Bui Power’s water level falls critically low

  • 2021 power supply hinges more on thermal plants
  • IES demands proper coordination to guarantee fuel supply

The water level of Bui Power’s facility had dropped to its lowest at 166.83 metres above sea level (masl) by the end of May 2021, which is 1.17 metres below its minimum requirement of 168 metres – a situation the Institute for Energy Security (IES) has ascribed to the huge demand for constant supply of power.

The IES, in a statement, added that instead of at least three units with dependable capacity of 360MW, only one unit of the plant is reportedly generating power of about 22MW at minimal levels; which means that, for the remainder of this year, the country cannot depend much on hydro power.

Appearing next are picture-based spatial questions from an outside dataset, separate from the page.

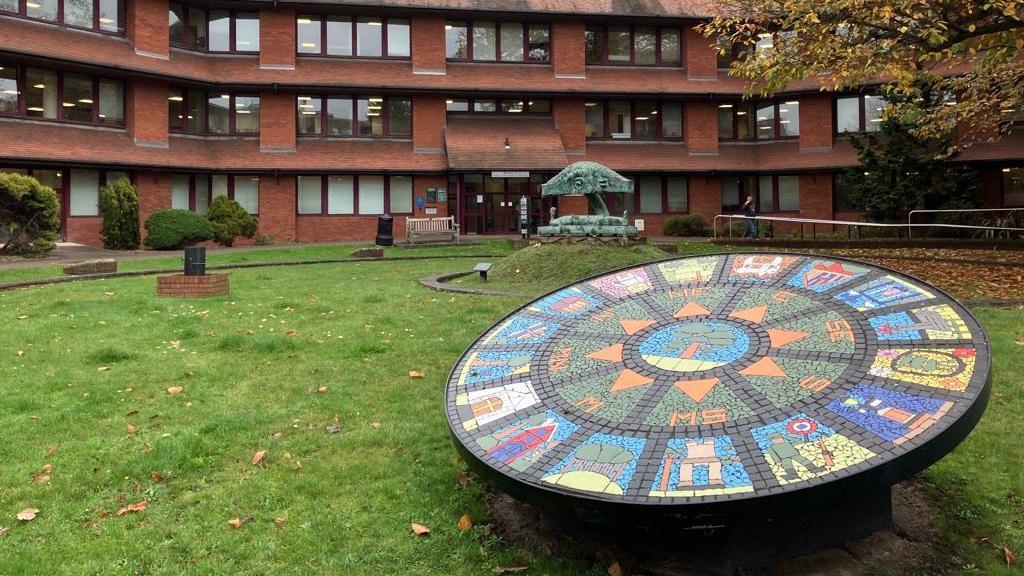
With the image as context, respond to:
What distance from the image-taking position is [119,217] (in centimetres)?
2580

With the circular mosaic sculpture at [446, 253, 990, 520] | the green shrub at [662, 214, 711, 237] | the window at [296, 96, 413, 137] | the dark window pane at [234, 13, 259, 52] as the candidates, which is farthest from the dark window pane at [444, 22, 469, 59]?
the circular mosaic sculpture at [446, 253, 990, 520]

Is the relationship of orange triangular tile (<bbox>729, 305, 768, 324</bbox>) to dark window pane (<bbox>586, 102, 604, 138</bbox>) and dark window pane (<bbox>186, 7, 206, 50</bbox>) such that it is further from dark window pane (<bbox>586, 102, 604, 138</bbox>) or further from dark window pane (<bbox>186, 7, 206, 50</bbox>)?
dark window pane (<bbox>186, 7, 206, 50</bbox>)

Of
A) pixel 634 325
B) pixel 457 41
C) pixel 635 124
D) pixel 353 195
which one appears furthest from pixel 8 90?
pixel 634 325

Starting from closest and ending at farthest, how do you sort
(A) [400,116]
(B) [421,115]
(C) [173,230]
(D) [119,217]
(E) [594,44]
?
(C) [173,230] < (D) [119,217] < (B) [421,115] < (A) [400,116] < (E) [594,44]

The hydro-electric plant, which is supposed to be peak-shaving plant – a plant that comes on stream during peak time to augment supply – has been operating below the recommended minimum operating water elevation of 168 metres above sea level (masl) since mid-March this year.

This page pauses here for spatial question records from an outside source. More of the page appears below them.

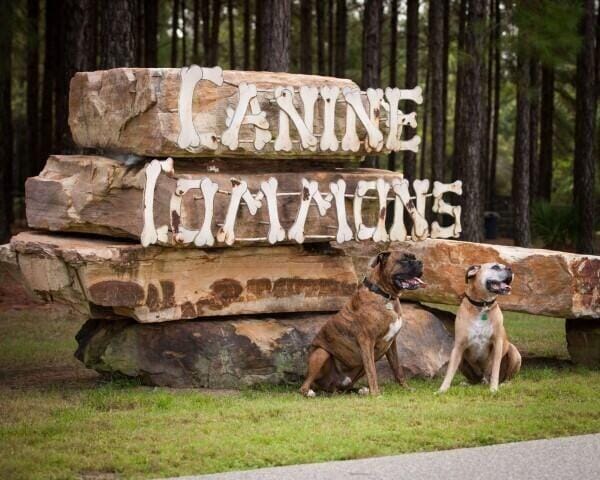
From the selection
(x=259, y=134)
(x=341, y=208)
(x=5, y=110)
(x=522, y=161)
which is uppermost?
(x=5, y=110)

IES notes that due to non-adherence to the initial power supply recommendation for 2020, the Bui reservoir elevation dropped to a minimum of 166.82 at the end of May 2021; the lowest recorded since the Bui Dam was constructed.

“Data captured from the 2021 Electricity Supply Plan shows that the total hydro electricity generated for 2020 was 7,293.23 gigawatt-hours (GWh) as against the projected total of 6,897.2 GWh. This consisted of 5,164.45 GWh, 862.25 GWh and 1,269.52 GWh from Akosombo, Kpong and Bui hydropower facilities respectively,” the IES said in a statement.

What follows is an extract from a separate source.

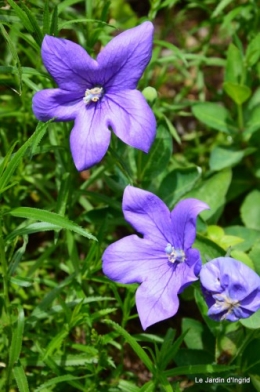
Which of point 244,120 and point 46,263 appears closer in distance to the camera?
point 46,263

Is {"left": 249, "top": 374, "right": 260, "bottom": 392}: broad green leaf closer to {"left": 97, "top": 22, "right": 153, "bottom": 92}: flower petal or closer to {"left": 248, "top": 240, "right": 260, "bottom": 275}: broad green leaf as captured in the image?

Further analysis of the data also revealed that although the Bui Power generation station was projected to supply 764 GWh to the National Interconnected Transmission System (NITS) for 2020, the actual supply came up to 1,269 GWh – a deviation of 65 percent from the initial plan.

The Power Planning Technical Committee (PPTC) revised the initial planned 764 GWh to 1,218 GWh during the mid-year review of the 2020 Electricity Supply Plan, since the facility had to produce more than anticipated to fill a supply deficit from other power plants.

Meanwhile, IES believes that upon noticing the drop in elevation below the recommended minimum operating water level was due to over-drafting of the lake to make up for power supply deficit, the most appropriate measure would have been to look beyond the Bui facility for peak-shaving this year. Additionally, it said, the facility has to be dispatched in a manner that adequate water can be stored in the reservoir during the 2021 inflow season.

Power supply hinges on thermal plants

The projected total annual hydro generation for 2021 is 7,001 GWh – consisting of 5,650 GWh from Akosombo GS, 850 GWh from Kpong GS and 501.2 GWh from Bui GS. Combined, the expected power supply from hydro will not be enough to meet demand; meaning the country will have to depend largely on thermal sources.

“It is therefore recommended that there should be proper coordination to ensure adequate provision of fuels such as natural gas, light crude oil and heavy fuel oil for the thermal plants, which are expected to generate over 66 percent of the power required for 2021,” IES added.